### Exercise objective
Return only the lines starting at the line that contains "In the context" and ending with the final line of the listing; include both endpoints.

--*--

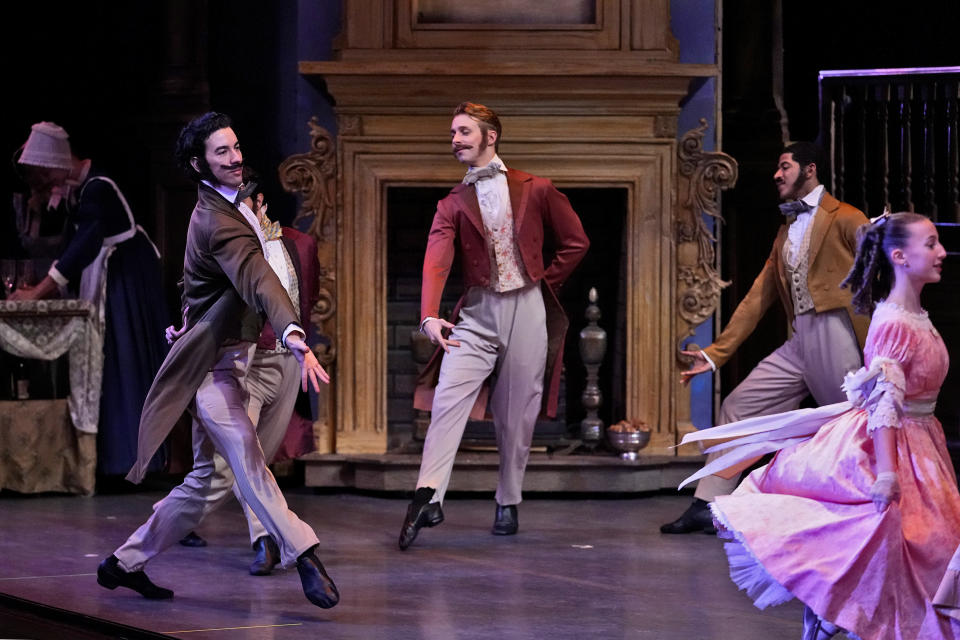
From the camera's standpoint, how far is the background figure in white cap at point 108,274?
21.3ft

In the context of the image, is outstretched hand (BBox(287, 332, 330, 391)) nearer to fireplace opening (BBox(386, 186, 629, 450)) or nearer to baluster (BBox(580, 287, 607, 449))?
baluster (BBox(580, 287, 607, 449))

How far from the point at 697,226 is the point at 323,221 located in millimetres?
1661

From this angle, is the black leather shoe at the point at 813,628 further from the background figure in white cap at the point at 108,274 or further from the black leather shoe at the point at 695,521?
the background figure in white cap at the point at 108,274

--*--

### Reply
In the context of the image, is outstretched hand (BBox(287, 332, 330, 391)) nearer to fireplace opening (BBox(386, 186, 629, 450)) or nearer to baluster (BBox(580, 287, 607, 449))?
baluster (BBox(580, 287, 607, 449))

How far from the point at 697,226 is the point at 323,221 located in millimetres?
1661

From this angle, is the black leather shoe at the point at 813,628 further from the background figure in white cap at the point at 108,274 or further from the black leather shoe at the point at 695,521?
the background figure in white cap at the point at 108,274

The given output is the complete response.